Extrait du texte ::

Par Natalia Trouiller [1]
Au-delà du retour des messes, très attendu par les croyants, c’est une urgence primordiale qui attend les communautés chrétiennes très prochainement : celle d’une vague de pauvreté sans précédent. Le cri d’alarme de Natalia Trouiller, journaliste et essayiste.
Beaucoup de catholiques expriment ces jours-ci l’absence de l’eucharistie comme une faim spirituelle. Vous aussi, vous avez faim ? Mon Dieu, je ne sais pas ce que je donnerais pour chanter faux à pleins poumons à côté de mon voisin poliment sourd le dimanche. Comme j’ai hâte de retrouver les plus insupportables de mes « coparoissiens », et je suis certaine que je leur manque aussi. La messe nous manque ! C’est formidable. Il y a là un vrai motif de se réjouir. Nous assistons à la naissance d’un mouvement : des catholiques se lèvent et demandent de pouvoir y assister, de pouvoir communier sans remise en cause des consignes sanitaires. Cet élan est beau, car il se fonde sur la soif eucharistique, et il s’exprime avec un sens de la responsabilité incontestable.

Détails de la tâche ::
Selon le texte sur le manque de la messe, quelle urgence attend très prochainement les communautés chrétiennes ? Répondez brièvement, s'il vous plaît. Le matériel n'a aucun lien avec ce qui précède.

Jeu de données ::
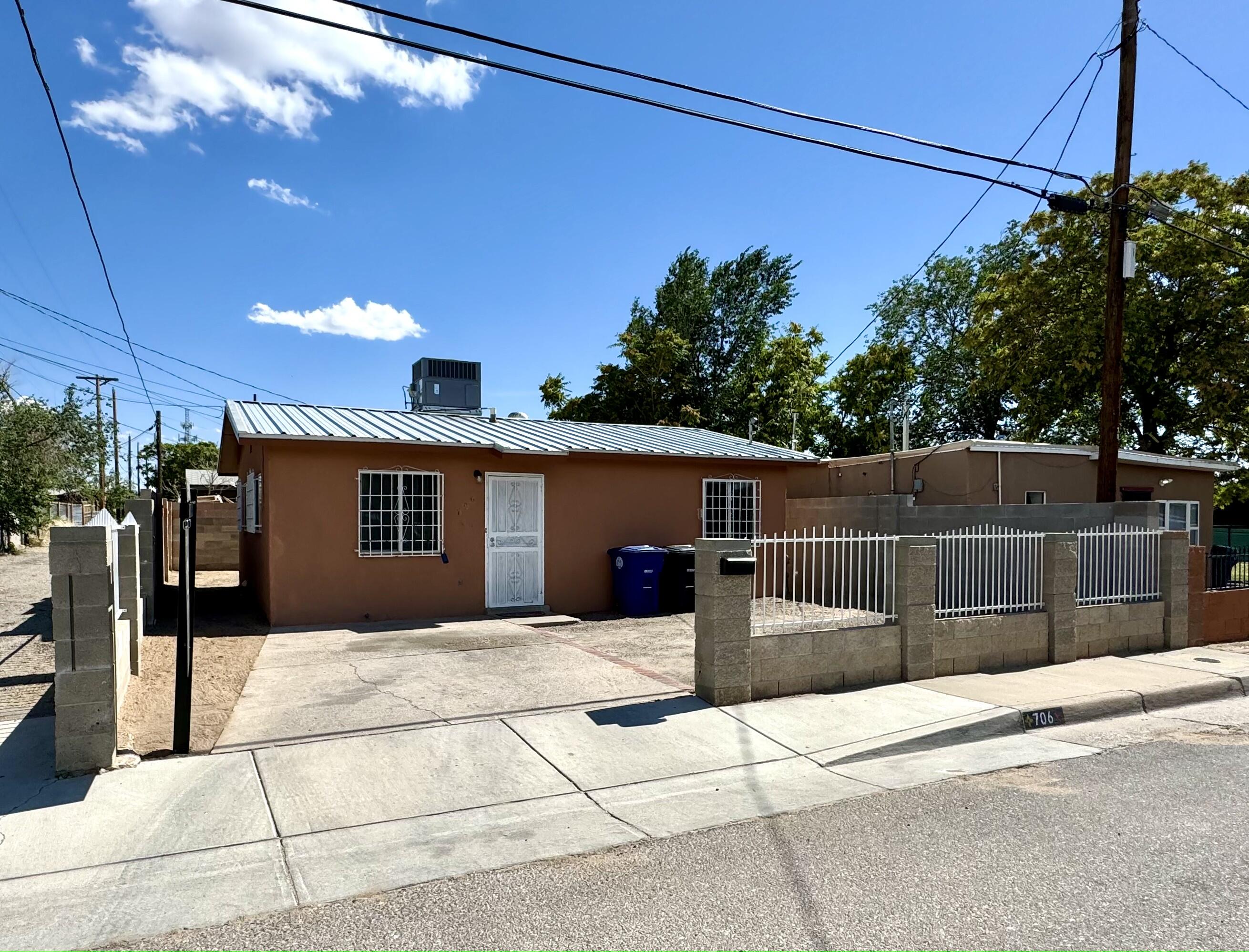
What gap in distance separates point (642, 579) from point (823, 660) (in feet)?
17.8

Réponse complète ::
Une vague de pauvreté sans précédent.